Cinematographer César Charlone (who, fittingly, made his feature debut with The Pope’s Toilet) shoots the proceedings with the subtlety of a Paul Greengrass film. Beware the erratic handheld movements, complete with smash zooms and every format under the sun, including glaringly clean digital, actual archival footage, new footage meant to look like archival footage, black-and-white footage, and a 70s-esque documentary look. It’s a puzzling decision, as if this scattershot approach was intended to produce an immediacy and authenticity, but instead leaves almost nothing memorable on the table when all is said and done. If Meirelles and his team had a more clear-eyed vision for some of these sequences, one imagines they would feel more immersed in the proceedings rather than the pseudo-kineticism on display.

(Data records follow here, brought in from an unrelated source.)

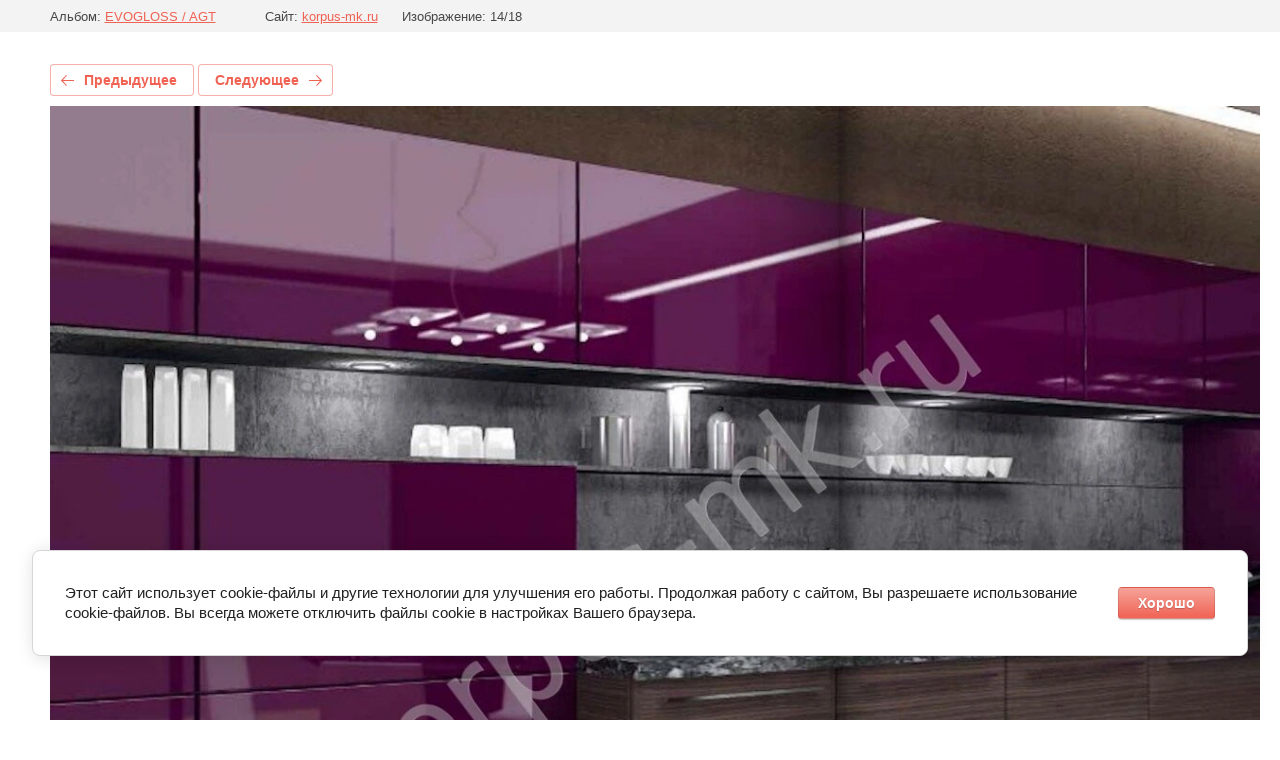

--- FILE ---
content_type: text/html; charset=utf-8
request_url: https://korpus-mk.ru/evogloss-agt/photo/higl8
body_size: 2360
content:
			
	
	
	




	






	<!doctype html>
	<html lang="ru">
	<head>
		<meta charset="UTF-8">
		<meta name="robots" content="all"/>
		<title>EVOGLOSS / AGT</title>
		<meta http-equiv="Content-Type" content="text/html; charset=UTF-8" />
		<meta name="description" content="EVOGLOSS / AGT" />
		<meta name="keywords" content="EVOGLOSS / AGT" />
		<meta name="viewport" content="width=device-width, initial-scale=1.0, maximum-scale=1.0, user-scalable=no">
		<meta name="yandex-verification" content="d6f6dd8ed76d30f3" />
<meta name='wmail-verification' content='ef1b0b215f0ba1b0a9447078b25b8845' />
<link rel="stylesheet" href="/g/libs/lightgallery-proxy-to-hs/lightgallery.proxy.to.hs.min.css" media="all" async>
<script src="/g/libs/lightgallery-proxy-to-hs/lightgallery.proxy.to.hs.stub.min.js"></script>
<script src="/g/libs/lightgallery-proxy-to-hs/lightgallery.proxy.to.hs.js" async></script>

            <!-- 46b9544ffa2e5e73c3c971fe2ede35a5 -->
            <script src='/shared/s3/js/lang/ru.js'></script>
            <script src='/shared/s3/js/common.min.js'></script>
        <link rel='stylesheet' type='text/css' href='/shared/s3/css/calendar.css' /><link rel="icon" href="/favicon.ico" type="image/x-icon">

<!--s3_require-->
<link rel="stylesheet" href="/g/basestyle/1.0.1/gallery2/gallery2.css" type="text/css"/>
<link rel="stylesheet" href="/g/basestyle/1.0.1/user/user.css" type="text/css"/>
<link rel="stylesheet" href="/g/basestyle/1.0.1/cookie.message/cookie.message.css" type="text/css"/>
<link rel="stylesheet" href="/g/basestyle/1.0.1/gallery2/gallery2.red.css" type="text/css"/>
<script type="text/javascript" src="/g/basestyle/1.0.1/gallery2/gallery2.js" async></script>
<link rel="stylesheet" href="/g/basestyle/1.0.1/user/user.red.css" type="text/css"/>
<script type="text/javascript" src="/g/basestyle/1.0.1/user/user.js" async></script>
<link rel="stylesheet" href="/g/s3/lp/lpc.v4/css/styles.css" type="text/css"/>
<link rel="stylesheet" href="/g/s3/lp/cookie.message/__landing_page_content_global.css" type="text/css"/>
<link rel="stylesheet" href="/g/s3/lp/cookie.message/colors_lpc.css" type="text/css"/>
<link rel="stylesheet" href="/g/basestyle/1.0.1/cookie.message/cookie.message.red.css" type="text/css"/>
<script type="text/javascript" src="/g/basestyle/1.0.1/cookie.message/cookie.message.js" async></script>
<!--/s3_require-->

<!--s3_goal-->
<script src="/g/s3/goal/1.0.0/s3.goal.js"></script>
<script>new s3.Goal({map:{"47313":{"goal_id":"47313","object_id":"3929306","event":"submit","system":"metrika","label":"1_1","code":"anketa"},"47513":{"goal_id":"47513","object_id":"5748803","event":"submit","system":"metrika","label":"1_2","code":"anketa"},"47713":{"goal_id":"47713","object_id":"3912906","event":"submit","system":"metrika","label":"1_3","code":"anketa"},"47913":{"goal_id":"47913","object_id":"8511603","event":"submit","system":"metrika","label":"1_4","code":"anketa"},"48113":{"goal_id":"48113","object_id":"5748403","event":"submit","system":"metrika","label":"1_5","code":"anketa"}}, goals: [], ecommerce:[]});</script>
<!--/s3_goal-->

	</head>
	<body>
		<div class="g-page g-page-gallery2 g-page-gallery2--photo">

		
		
			<div class="g-panel g-panel--fill g-panel--no-rounded g-panel--fixed-top">
	<div class="g-gallery2-info ">
					<div class="g-gallery2-info__item">
				<div class="g-gallery2-info__item-label">Альбом:</div>
				<a href="/162737901" class="g-gallery2-info__item-value">EVOGLOSS / AGT</a>
			</div>
				<div class="g-gallery2-info__item">
			<div class="g-gallery2-info__item-label">Сайт:</div>
			<a href="//korpus-mk.ru" class="g-gallery2-info__item-value">korpus-mk.ru</a>

			<div class="g-gallery2-info__item-label">Изображение: 14/18</div>
		</div>
	</div>
</div>
			<h1></h1>
			
										
										
			
			
			<a href="/evogloss-agt/photo/kuhnya_13" class="g-button g-button--invert g-button--arr-left">Предыдущее</a>
			<a href="/evogloss-agt/photo/dsc_2468" class="g-button g-button--invert g-button--arr-right">Следующее</a>

			
			<div class="g-gallery2-preview ">
	<img src="/thumb/2/YAdqsUAqqFxg064_-o0fGw/1280r1280/d/higl8.jpg">
</div>

			
			<a href="/evogloss-agt/photo/kuhnya_13" class="g-gallery2-thumb g-gallery2-thumb--prev">
	<span class="g-gallery2-thumb__image"><img src="/thumb/2/qwtDoaWopPlq23HqV8mUyQ/270c270/d/kuhnya_13.jpg"></span>
	<span class="g-link g-link--arr-left">Предыдущее</span>
</a>
			
			<a href="/evogloss-agt/photo/dsc_2468" class="g-gallery2-thumb g-gallery2-thumb--next">
	<span class="g-gallery2-thumb__image"><img src="/thumb/2/8KEVPJS0dWYo1kQneD7bAQ/270c270/d/dsc_2468.jpg"></span>
	<span class="g-link g-link--arr-right">Следующее</span>
</a>
			
			<div class="g-line"><a href="/162737901" class="g-button g-button--invert">Вернуться в галерею</a></div>

		
			</div>

	
<!-- assets.bottom -->
<!-- </noscript></script></style> -->
<script src="/my/s3/js/site.min.js?1768462484" ></script>
<script src="https://cp.onicon.ru/loader/546f258a72d22c4a158b456b.js" data-auto async></script>
<script >/*<![CDATA[*/
var megacounter_key="765e77e8d28ffd5747fdbf5f899d62e8";
(function(d){
    var s = d.createElement("script");
    s.src = "//counter.megagroup.ru/loader.js?"+new Date().getTime();
    s.async = true;
    d.getElementsByTagName("head")[0].appendChild(s);
})(document);
/*]]>*/</script>
	
		
		
				<!--noindex-->
		<div id="s3-cookie-message" class="s3-cookie-message-wrap">
			<div class="s3-cookie-message">
				<div class="s3-cookie-message__text">
					Этот сайт использует cookie-файлы и другие технологии для улучшения его работы. Продолжая работу с сайтом, Вы разрешаете использование cookie-файлов. Вы всегда можете отключить файлы cookie в настройках Вашего браузера.
				</div>
				<div class="s3-cookie-message__btn">
					<div id="s3-cookie-message__btn" class="g-button">
						Хорошо
					</div>
				</div>
			</div>
		</div>
		<!--/noindex-->
	
	
<script >/*<![CDATA[*/
$ite.start({"sid":114164,"vid":114646,"aid":7804,"stid":1,"cp":21,"active":true,"domain":"korpus-mk.ru","lang":"ru","trusted":false,"debug":false,"captcha":3,"onetap":[{"provider":"vkontakte","provider_id":"51947625","code_verifier":"DmNNNQ4idNhGMjxYENy4FZW34QYNMAEmDwjTOmcGDEN"}]});
/*]]>*/</script>
<!-- /assets.bottom -->
</body>
	</html>


--- FILE ---
content_type: text/javascript
request_url: https://counter.megagroup.ru/765e77e8d28ffd5747fdbf5f899d62e8.js?r=&s=1280*720*24&u=https%3A%2F%2Fkorpus-mk.ru%2Fevogloss-agt%2Fphoto%2Fhigl8&t=EVOGLOSS%20%2F%20AGT&fv=0,0&en=1&rld=0&fr=0&callback=_sntnl1768534301473&1768534301473
body_size: 87
content:
//:1
_sntnl1768534301473({date:"Fri, 16 Jan 2026 03:31:41 GMT", res:"1"})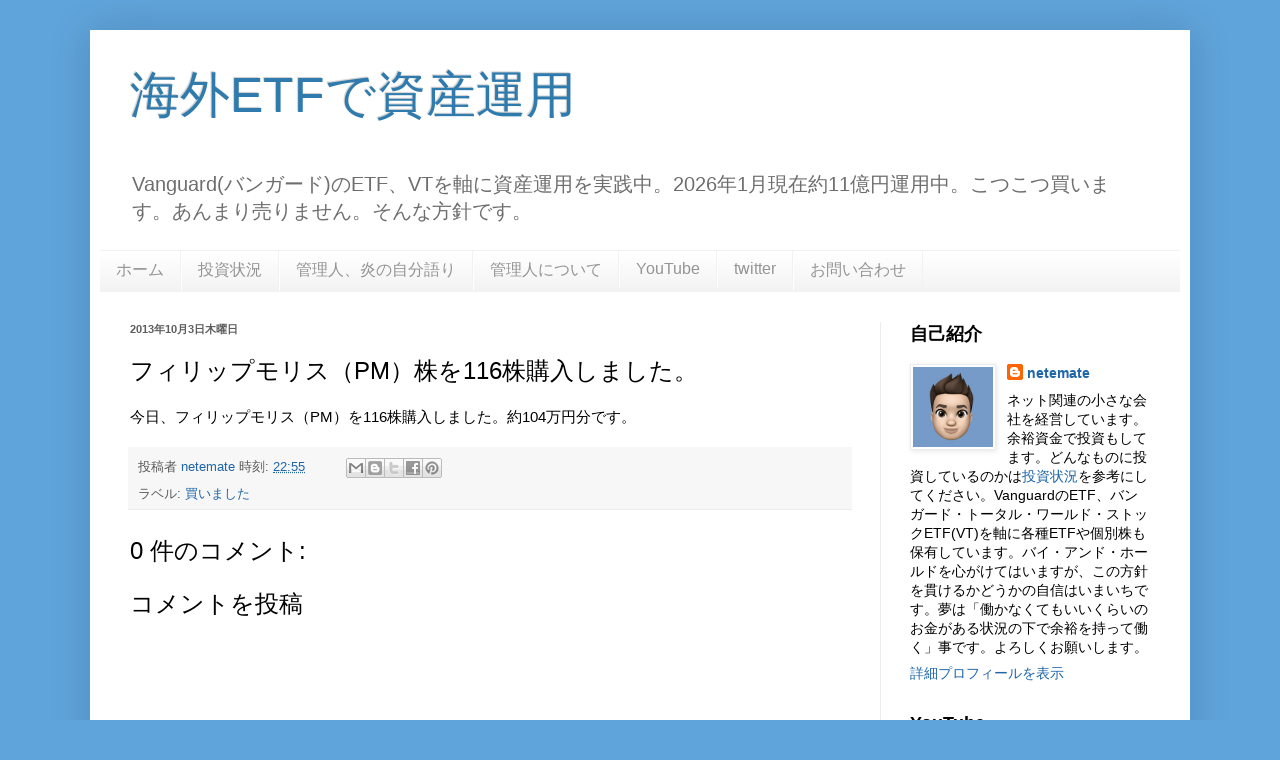

--- FILE ---
content_type: text/html; charset=utf-8
request_url: https://www.google.com/recaptcha/api2/aframe
body_size: 267
content:
<!DOCTYPE HTML><html><head><meta http-equiv="content-type" content="text/html; charset=UTF-8"></head><body><script nonce="bLo1-5xp-Gd6HUdsqfB51A">/** Anti-fraud and anti-abuse applications only. See google.com/recaptcha */ try{var clients={'sodar':'https://pagead2.googlesyndication.com/pagead/sodar?'};window.addEventListener("message",function(a){try{if(a.source===window.parent){var b=JSON.parse(a.data);var c=clients[b['id']];if(c){var d=document.createElement('img');d.src=c+b['params']+'&rc='+(localStorage.getItem("rc::a")?sessionStorage.getItem("rc::b"):"");window.document.body.appendChild(d);sessionStorage.setItem("rc::e",parseInt(sessionStorage.getItem("rc::e")||0)+1);localStorage.setItem("rc::h",'1769731129031');}}}catch(b){}});window.parent.postMessage("_grecaptcha_ready", "*");}catch(b){}</script></body></html>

“Confession clears the mind of the sinner. It doesn’t help the victim,” Bergoglio tells the Pope during one of their conversations, a truism meant to convince him that the centuries of Catholic ceremony should be re-considered in light of the recent sex abuse scandals. Speaking to bringing a sense of Jesus-centered humanity to the religion, the Pope-to-be adds, “Communion is not an award for the virtuous, but food for the starving.” On their own, these are thought-provoking ideas to be batted around, but the film is more interested in conversation-starters then finding a way forward. It is a compelling set-up to get a fabricated what-if into a world of such high power, and Meirelles does effectively key-in on the excess and ritualistic nature that being the leader of 1.2 billion followers–and the money that brings in, in the name of God–has led to. “The carnival is over,” says Bergoglio when he takes his place as Pope Francis and declines the regalia that goes with the announcement. It’s a moment indicating a remediation of the past and a future free of ostentatious showboating. Then the credits feature an audience-coddling sequence meant to put a smile on the face of every viewer and, in return, stifle any feelings that there’s still immense issues to address and rehabilitate in the Catholic Church. It encapsulates just why The Two Popes feels entirely lacking in conviction.
The Two Popes opens in theaters on November 27 and arrives on Netflix on December 20.